#### Record excerpts
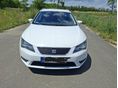 SEAT LEON 2015/11 - 3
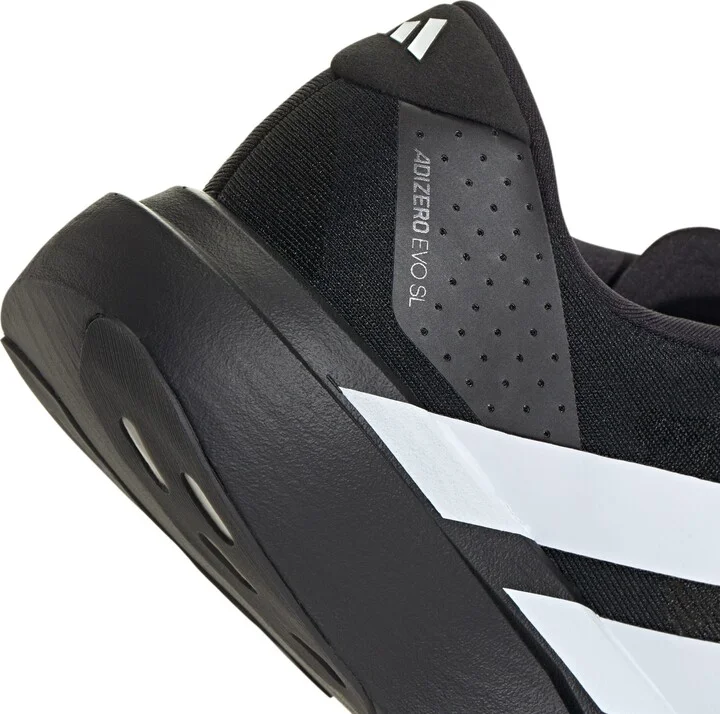 Adizero Evo SL Running Shoe - Image 7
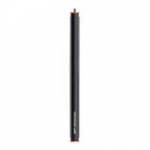 SP Gadgets Section Extension 12 Inch for Section Pole (GA0068) SP Gadgets Section Extension 12 Inch for Section Pole (GA0068)
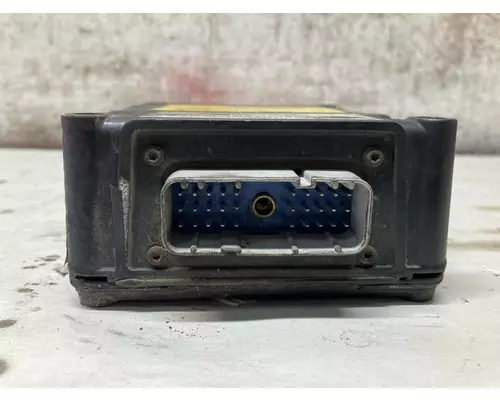 Meritor MO16Z12A Transmission Control Module (TCM)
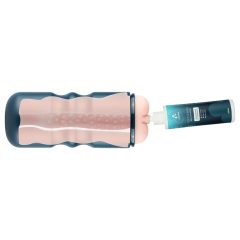 EasyGlide - Lubricating Gel for Toys (250ml)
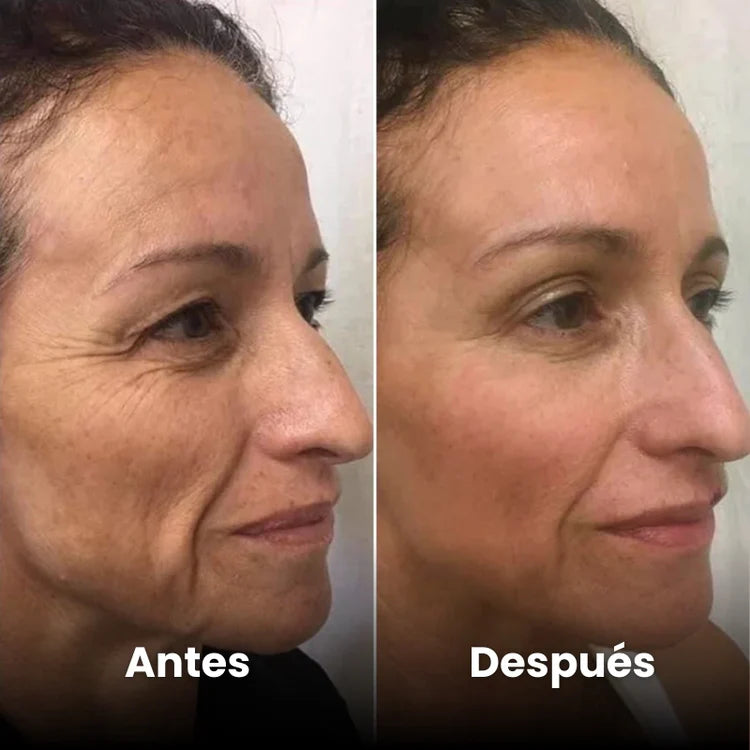 <h2>Mujeres Reales. Resultados Reales.</h2><h2><em>Testimonios verificados</em></h2>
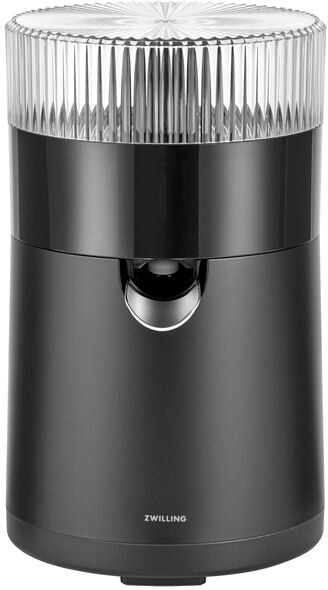 

Соковыжималка Zwilling Citruspers 1027281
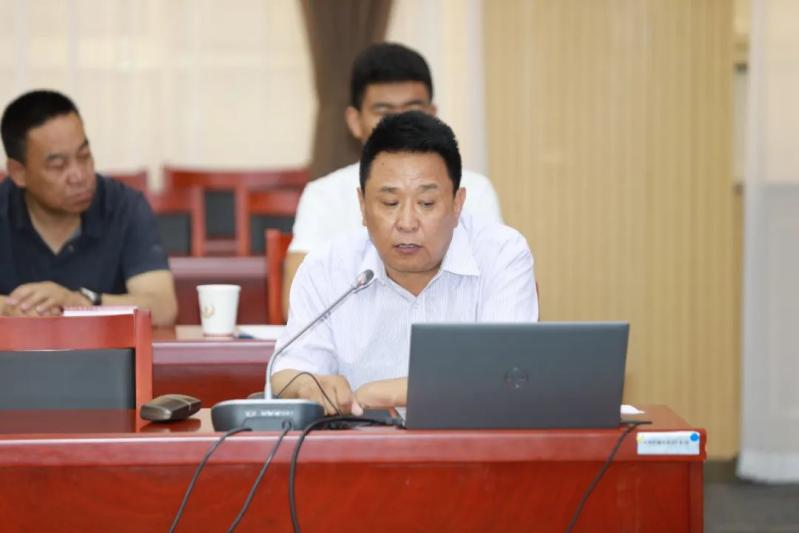 学术盛事 聚焦中华民族现代文明与西藏优秀文化传承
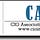 CIO Association of India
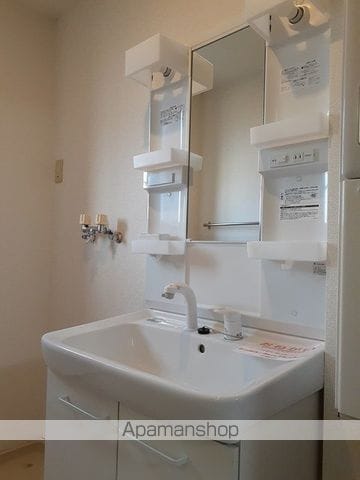 apartment 岩手県紫波郡紫波町高水寺字古屋敷107-5
高水寺の賃貸情報を見る
物件地図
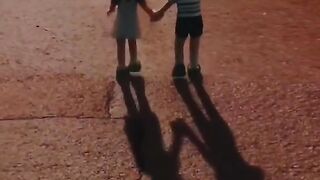 tiktok 15
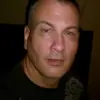 tonyellingsworth - @tonyellingsworth - TikTok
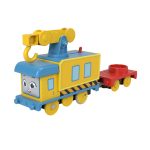 fisher price Thomas & Friends Tren de Juguete Carly Motorizado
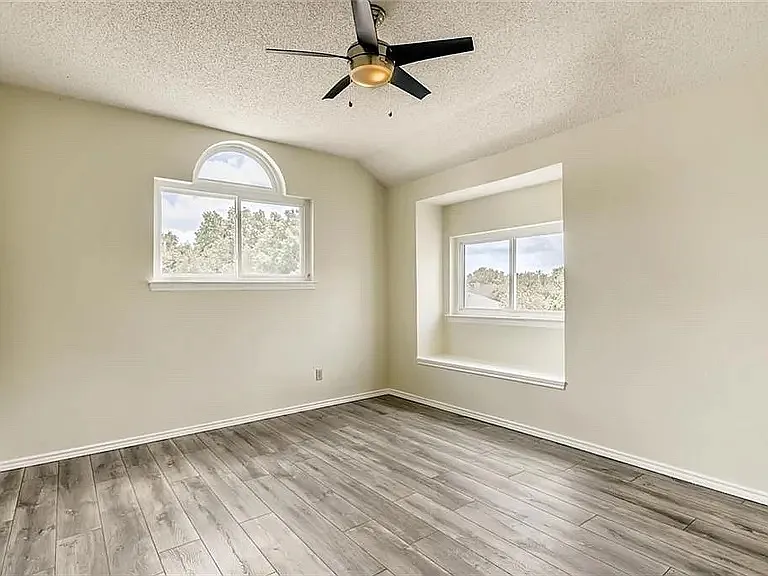 2971 Seguin Trl — Photo 21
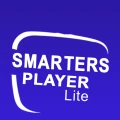 Smarters Player Lite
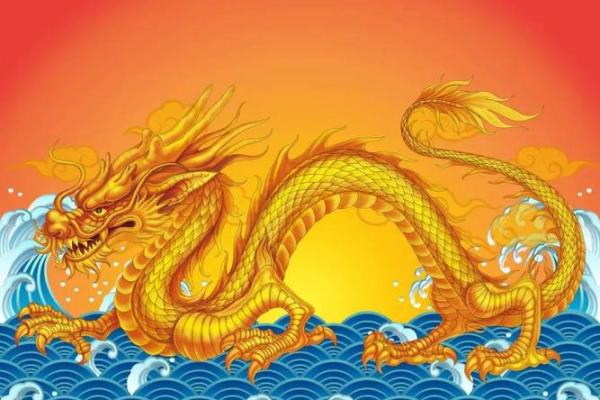 195几年属龙_195年属龙的是什么命 195几年属龙_195年属龙的是什么命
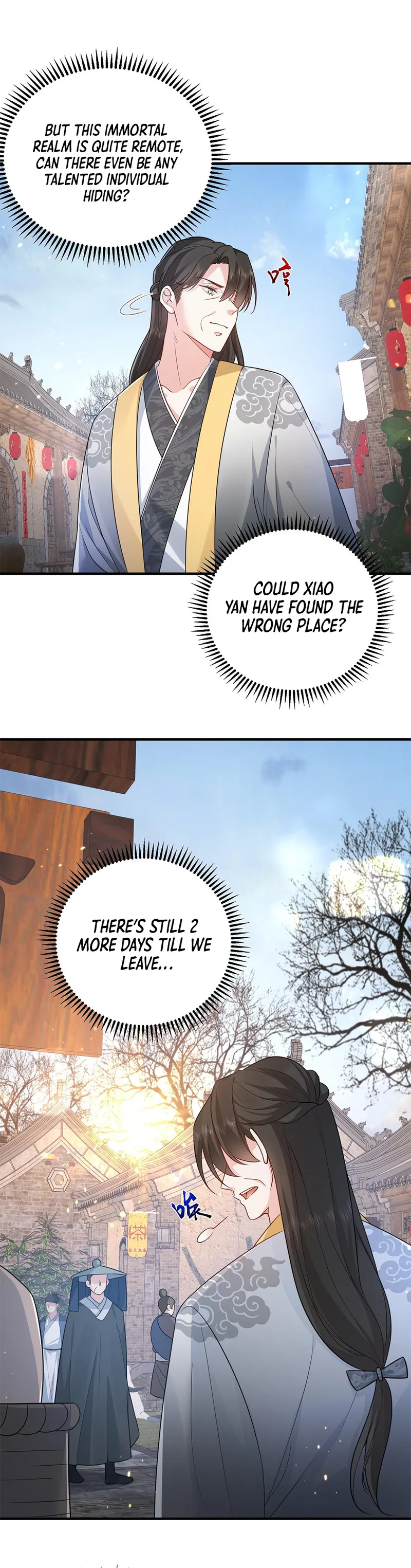 Page 5 of Chapter 128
########
» Try it:
Rename "Photo" to "Picture" in the lines from the line with "Соковыжималка Zwilling Citruspers 1027281" up to and including the final line, leaving everything else unchanged. Reproduce only those lines, and omit the pictures.

» Solution for this exercise:
Соковыжималка Zwilling Citruspers 1027281
 学术盛事 聚焦中华民族现代文明与西藏优秀文化传承
 CIO Association of India
 apartment 岩手県紫波郡紫波町高水寺字古屋敷107-5
高水寺の賃貸情報を見る
物件地図
 tiktok 15
 tonyellingsworth - @tonyellingsworth - TikTok
 fisher price Thomas & Friends Tren de Juguete Carly Motorizado
 2971 Seguin Trl — Picture 21
 Smarters Player Lite
 195几年属龙_195年属龙的是什么命 195几年属龙_195年属龙的是什么命
 Page 5 of Chapter 128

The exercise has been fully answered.